• **Goal**
Reproduce everything in the Pydra troubleshooting page below, from "By default, Pydra" down to "task will fail.", word for word.
** BEGIN Provided text **
# Troubleshooting

This tutorial steps through tecnhiques to identify errors and pipeline failures, and
avoid common pitfalls.


## Things to check if Pydra gets stuck

I There are a number of common gotchas, related to running multi-process code, that can
cause Pydra workflows to get stuck and not execute correctly. If using the concurrent
futures worker (e.g. `worker="cf"`), check these issues first before filing a bug report
or reaching out for help.

### Applying `nest_asyncio` when running within a notebook

When using the concurrent futures worker within a Jupyter notebook you need to apply
`nest_asyncio` with the following lines

In [3]:
# This is needed to run parallel workflows in Jupyter notebooks
import nest_asyncio
nest_asyncio.apply()

### Enclosing multi-process code within `if __name__ == "__main__"`

If running a script that executes a workflow with the concurrent futures worker
(i.e. `worker="cf"`) on macOS or Windows, then the submissing/execution call needs to
be enclosed within a `if __name__ == "__main__"` blocks, e.g.

In [None]:
from pydra.tasks.testing import UnsafeDivisionWorkflow
from pydra.engine.submitter import Submitter

# This workflow will fail because we are trying to divide by 0
wf = UnsafeDivisionWorkflow(a=10, b=5, denominator=2)

if __name__ == "__main__":
    with Submitter(worker="cf") as sub:
        result = sub(wf)

### Remove stray lockfiles

During the execution of a task, a lockfile is generated to signify that a task is running.
These lockfiles are released after a task completes, either successfully or with an error,
within a *try/finally* block. However, if a task/workflow is terminated by an interactive
debugger the finally block may not be executed causing stray lockfiles to hang around. This
can cause the Pydra to hang waiting for the lock to be released. If you suspect this to be
an issue, and there are no other jobs running, then simply remove all lock files from your
cache directory (e.g. `rm <your-run-cache-dir>/*.lock`) and re-submit your job.

If the  `clean_stale_locks` flag is set (by default when using the *debug* worker), locks that
were created before the outer task was submitted are removed before the task is run.
However, since these locks could be created by separate submission processes, ``clean_stale_locks`
is not switched on by default when using production workers (e.g. `cf`, `slurm`, etc...).

## Finding errors

### Running in *debug* mode

By default, Pydra will run with the *debug* worker, which executes each task serially
within a single process without use of `async/await` blocks, to allow raised exceptions
to propagate gracefully to the calling code. If you are having trouble with a pipeline,
ensure that `worker=debug` is passed to the submission/execution call (the default).

### Reading error files

When a task raises an error, it is captured and saved in pickle file named `_error.pklz`
within task's cache directory. For example, when calling the toy `UnsafeDivisionWorkflow`
with a `denominator=0`, the task will fail.

In [None]:
# This workflow will fail because we are trying to divide by 0
wf = UnsafeDivisionWorkflow(a=10, b=5).split(denominator=[3, 2 ,0])

with Submitter(worker="cf") as sub:
    result = sub(wf)
    
if result.errored:
    print("Workflow failed with errors:\n" + str(result.errors))
else:
    print("Workflow completed successfully :)")

## Tracing upstream issues

Failures are common in scientific analysis, even for well tested workflows, due to
the novel nature and of scientific experiments and known artefacts that can occur.
Therefore, it is always to sanity-check results produced by workflows. When a problem
occurs in a multi-stage workflow it can be difficult to identify at which stage the
issue occurred.

Currently in Pydra you need to step backwards through the tasks of the workflow, load
the saved task object and inspect its inputs to find the preceding nodes. If any of the
inputs that have been generated by previous nodes are not ok, then you should check the
tasks that generated them in turn.
** END Provided text **
** BEGIN Extracted records **
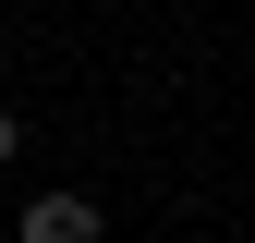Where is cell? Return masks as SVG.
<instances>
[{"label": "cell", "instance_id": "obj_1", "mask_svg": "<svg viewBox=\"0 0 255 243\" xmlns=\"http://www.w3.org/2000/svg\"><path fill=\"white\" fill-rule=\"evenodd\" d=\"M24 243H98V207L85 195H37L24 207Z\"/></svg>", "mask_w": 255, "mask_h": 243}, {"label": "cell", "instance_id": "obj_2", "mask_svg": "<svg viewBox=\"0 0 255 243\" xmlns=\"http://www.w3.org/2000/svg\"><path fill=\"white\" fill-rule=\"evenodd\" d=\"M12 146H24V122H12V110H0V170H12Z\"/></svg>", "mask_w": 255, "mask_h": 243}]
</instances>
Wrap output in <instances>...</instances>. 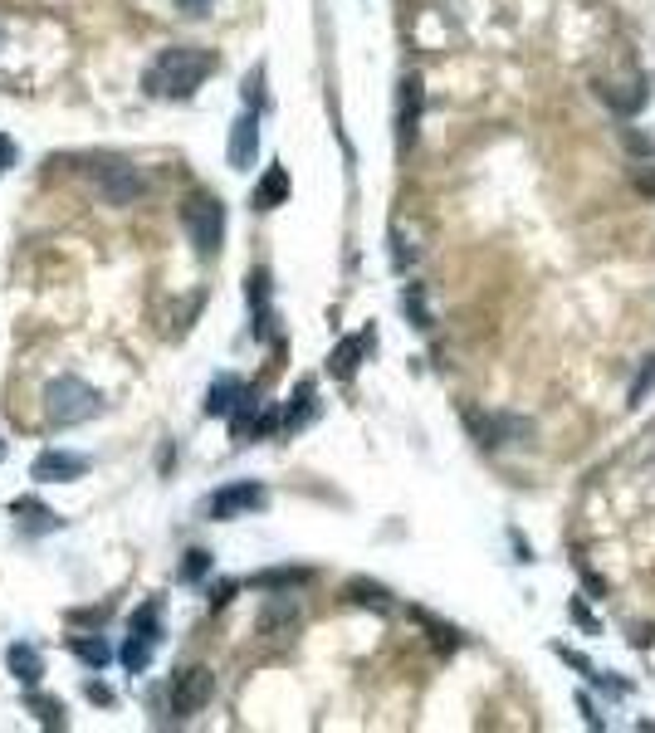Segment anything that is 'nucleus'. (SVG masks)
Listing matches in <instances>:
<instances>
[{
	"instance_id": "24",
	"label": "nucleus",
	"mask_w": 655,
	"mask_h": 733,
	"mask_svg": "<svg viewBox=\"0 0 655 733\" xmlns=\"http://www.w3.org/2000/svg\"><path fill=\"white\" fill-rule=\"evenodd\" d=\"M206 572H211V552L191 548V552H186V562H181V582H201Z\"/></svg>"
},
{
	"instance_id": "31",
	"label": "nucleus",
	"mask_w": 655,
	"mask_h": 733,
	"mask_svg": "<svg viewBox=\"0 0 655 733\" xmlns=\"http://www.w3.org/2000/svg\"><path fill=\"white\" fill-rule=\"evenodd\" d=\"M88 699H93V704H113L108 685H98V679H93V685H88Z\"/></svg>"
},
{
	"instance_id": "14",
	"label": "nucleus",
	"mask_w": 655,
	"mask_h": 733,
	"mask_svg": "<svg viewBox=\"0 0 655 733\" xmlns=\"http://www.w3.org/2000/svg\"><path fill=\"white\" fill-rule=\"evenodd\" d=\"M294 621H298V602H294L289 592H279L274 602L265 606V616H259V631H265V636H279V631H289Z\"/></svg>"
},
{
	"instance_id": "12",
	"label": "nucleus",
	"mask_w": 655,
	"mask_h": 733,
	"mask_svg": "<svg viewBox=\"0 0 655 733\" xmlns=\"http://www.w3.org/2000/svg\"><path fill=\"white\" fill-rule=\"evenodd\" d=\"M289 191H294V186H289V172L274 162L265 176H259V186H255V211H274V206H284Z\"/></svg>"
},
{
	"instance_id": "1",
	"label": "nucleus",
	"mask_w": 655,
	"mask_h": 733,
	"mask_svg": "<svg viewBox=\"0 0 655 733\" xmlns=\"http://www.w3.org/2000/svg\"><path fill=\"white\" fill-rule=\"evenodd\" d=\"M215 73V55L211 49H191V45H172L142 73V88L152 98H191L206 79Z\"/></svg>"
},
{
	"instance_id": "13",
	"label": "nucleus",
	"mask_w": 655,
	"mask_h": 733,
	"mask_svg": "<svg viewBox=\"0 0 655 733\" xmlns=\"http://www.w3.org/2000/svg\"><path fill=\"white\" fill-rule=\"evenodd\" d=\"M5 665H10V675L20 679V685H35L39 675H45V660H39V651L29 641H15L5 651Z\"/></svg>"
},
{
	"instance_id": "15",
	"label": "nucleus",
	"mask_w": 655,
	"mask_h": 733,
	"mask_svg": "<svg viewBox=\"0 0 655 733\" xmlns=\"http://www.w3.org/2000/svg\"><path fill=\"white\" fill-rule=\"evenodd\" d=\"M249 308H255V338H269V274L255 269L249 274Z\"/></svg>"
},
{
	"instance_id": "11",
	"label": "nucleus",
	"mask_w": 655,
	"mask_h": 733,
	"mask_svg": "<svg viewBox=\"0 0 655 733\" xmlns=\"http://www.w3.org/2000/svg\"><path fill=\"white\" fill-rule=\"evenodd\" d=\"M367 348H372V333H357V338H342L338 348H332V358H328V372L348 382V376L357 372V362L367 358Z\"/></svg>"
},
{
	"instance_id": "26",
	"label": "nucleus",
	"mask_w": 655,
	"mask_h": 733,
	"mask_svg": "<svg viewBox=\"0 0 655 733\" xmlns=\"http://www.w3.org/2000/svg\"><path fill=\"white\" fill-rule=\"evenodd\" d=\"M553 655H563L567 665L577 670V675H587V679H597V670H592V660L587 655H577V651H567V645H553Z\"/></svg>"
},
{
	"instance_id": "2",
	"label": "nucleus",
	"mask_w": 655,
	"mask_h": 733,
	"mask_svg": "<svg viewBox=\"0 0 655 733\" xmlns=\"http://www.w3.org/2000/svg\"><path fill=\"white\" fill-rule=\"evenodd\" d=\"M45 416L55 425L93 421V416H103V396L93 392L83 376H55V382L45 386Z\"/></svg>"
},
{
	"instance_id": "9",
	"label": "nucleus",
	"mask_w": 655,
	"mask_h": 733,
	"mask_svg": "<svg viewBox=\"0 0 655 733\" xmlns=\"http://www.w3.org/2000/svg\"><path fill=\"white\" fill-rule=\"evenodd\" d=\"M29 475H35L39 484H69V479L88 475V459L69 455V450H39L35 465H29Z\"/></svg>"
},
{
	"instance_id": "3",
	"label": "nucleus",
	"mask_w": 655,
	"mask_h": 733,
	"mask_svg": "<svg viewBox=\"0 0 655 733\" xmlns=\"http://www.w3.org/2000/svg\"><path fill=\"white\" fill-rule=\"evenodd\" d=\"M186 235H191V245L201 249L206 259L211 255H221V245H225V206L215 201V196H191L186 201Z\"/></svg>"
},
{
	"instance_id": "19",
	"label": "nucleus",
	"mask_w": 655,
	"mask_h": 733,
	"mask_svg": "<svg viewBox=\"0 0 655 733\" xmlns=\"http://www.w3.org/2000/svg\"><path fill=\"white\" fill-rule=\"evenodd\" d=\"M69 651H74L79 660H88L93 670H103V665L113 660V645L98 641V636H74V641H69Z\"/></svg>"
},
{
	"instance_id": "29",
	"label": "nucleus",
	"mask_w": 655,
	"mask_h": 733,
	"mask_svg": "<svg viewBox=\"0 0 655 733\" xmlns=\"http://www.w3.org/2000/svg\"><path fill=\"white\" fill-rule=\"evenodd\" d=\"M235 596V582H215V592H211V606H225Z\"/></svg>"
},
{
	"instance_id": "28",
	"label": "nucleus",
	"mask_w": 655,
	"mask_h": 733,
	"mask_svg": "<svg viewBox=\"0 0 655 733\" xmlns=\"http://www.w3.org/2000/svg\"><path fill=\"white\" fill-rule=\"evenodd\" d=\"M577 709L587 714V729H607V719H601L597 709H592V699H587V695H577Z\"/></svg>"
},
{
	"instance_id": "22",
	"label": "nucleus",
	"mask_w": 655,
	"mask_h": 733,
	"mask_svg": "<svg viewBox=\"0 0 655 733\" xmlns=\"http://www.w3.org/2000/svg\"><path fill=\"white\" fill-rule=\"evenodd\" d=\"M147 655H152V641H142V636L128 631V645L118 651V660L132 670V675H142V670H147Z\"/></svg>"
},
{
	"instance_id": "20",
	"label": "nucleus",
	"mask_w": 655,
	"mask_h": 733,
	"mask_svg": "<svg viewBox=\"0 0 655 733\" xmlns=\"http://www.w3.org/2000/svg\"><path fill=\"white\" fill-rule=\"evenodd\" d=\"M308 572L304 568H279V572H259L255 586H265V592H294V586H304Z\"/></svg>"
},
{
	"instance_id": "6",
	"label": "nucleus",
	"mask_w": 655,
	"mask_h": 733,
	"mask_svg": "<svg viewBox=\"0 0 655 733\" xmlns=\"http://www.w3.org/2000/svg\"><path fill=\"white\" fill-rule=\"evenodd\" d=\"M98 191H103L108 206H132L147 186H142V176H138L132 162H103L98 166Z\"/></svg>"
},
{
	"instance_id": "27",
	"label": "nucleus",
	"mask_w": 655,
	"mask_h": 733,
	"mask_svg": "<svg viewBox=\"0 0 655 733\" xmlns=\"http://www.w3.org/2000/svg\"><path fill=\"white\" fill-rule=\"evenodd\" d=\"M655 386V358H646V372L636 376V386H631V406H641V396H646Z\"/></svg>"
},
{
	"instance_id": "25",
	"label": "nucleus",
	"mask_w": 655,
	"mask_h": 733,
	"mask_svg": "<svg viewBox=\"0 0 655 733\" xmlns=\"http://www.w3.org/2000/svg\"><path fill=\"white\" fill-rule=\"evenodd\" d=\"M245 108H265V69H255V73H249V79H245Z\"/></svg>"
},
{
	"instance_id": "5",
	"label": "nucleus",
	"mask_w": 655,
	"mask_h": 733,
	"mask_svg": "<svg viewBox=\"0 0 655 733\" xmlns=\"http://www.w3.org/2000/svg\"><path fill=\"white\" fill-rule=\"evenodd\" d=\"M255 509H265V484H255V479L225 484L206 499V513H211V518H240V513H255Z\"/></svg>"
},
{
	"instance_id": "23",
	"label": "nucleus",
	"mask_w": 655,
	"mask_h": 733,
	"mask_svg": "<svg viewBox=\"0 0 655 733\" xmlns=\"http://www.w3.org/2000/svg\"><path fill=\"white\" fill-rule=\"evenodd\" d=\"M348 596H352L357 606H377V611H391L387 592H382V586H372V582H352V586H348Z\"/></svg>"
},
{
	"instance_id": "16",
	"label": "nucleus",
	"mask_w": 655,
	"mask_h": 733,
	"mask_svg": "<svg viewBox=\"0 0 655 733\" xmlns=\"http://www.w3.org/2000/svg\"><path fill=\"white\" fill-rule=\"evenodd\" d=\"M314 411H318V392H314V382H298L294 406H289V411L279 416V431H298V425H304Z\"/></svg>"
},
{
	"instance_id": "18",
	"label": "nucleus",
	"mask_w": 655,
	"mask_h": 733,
** END Extracted records **
• **The response**
By default, Pydra will run with the *debug* worker, which executes each task serially
within a single process without use of `async/await` blocks, to allow raised exceptions
to propagate gracefully to the calling code. If you are having trouble with a pipeline,
ensure that `worker=debug` is passed to the submission/execution call (the default).

### Reading error files

When a task raises an error, it is captured and saved in pickle file named `_error.pklz`
within task's cache directory. For example, when calling the toy `UnsafeDivisionWorkflow`
with a `denominator=0`, the task will fail.